%%

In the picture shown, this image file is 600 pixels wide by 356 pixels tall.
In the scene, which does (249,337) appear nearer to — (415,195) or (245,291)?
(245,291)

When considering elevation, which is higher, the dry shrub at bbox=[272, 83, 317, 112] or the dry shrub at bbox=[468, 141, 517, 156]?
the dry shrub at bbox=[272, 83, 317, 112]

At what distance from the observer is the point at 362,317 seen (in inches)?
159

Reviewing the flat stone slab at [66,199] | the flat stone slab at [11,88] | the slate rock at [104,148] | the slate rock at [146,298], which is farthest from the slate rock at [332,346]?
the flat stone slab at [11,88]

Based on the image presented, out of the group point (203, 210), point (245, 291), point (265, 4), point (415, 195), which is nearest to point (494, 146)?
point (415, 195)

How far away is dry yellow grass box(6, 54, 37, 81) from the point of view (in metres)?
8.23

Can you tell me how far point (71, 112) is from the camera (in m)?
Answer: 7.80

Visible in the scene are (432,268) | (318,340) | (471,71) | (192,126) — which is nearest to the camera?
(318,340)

%%
%%

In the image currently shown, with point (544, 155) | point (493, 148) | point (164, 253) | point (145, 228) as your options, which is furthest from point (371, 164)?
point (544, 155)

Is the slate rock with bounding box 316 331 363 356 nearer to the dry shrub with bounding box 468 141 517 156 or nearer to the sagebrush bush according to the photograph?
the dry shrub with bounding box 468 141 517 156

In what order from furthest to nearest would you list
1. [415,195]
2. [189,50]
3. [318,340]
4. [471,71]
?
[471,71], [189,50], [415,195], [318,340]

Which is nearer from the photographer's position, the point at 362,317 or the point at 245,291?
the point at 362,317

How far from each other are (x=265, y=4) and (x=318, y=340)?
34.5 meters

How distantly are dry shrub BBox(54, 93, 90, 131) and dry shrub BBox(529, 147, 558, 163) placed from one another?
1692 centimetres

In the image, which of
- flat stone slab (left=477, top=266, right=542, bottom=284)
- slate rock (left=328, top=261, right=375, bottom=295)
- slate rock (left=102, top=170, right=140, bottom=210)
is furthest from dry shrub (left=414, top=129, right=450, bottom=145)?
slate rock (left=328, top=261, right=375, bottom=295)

%%

= AIM =
Reproduce verbatim the lines of the items above, from the line containing "How far away" through the line containing "Answer: 7.80", with both of those lines included.

= SOLUTION BELOW =
How far away is dry yellow grass box(6, 54, 37, 81) from the point of view (in metres)?
8.23

Can you tell me how far point (71, 112) is from the camera (in m)?
Answer: 7.80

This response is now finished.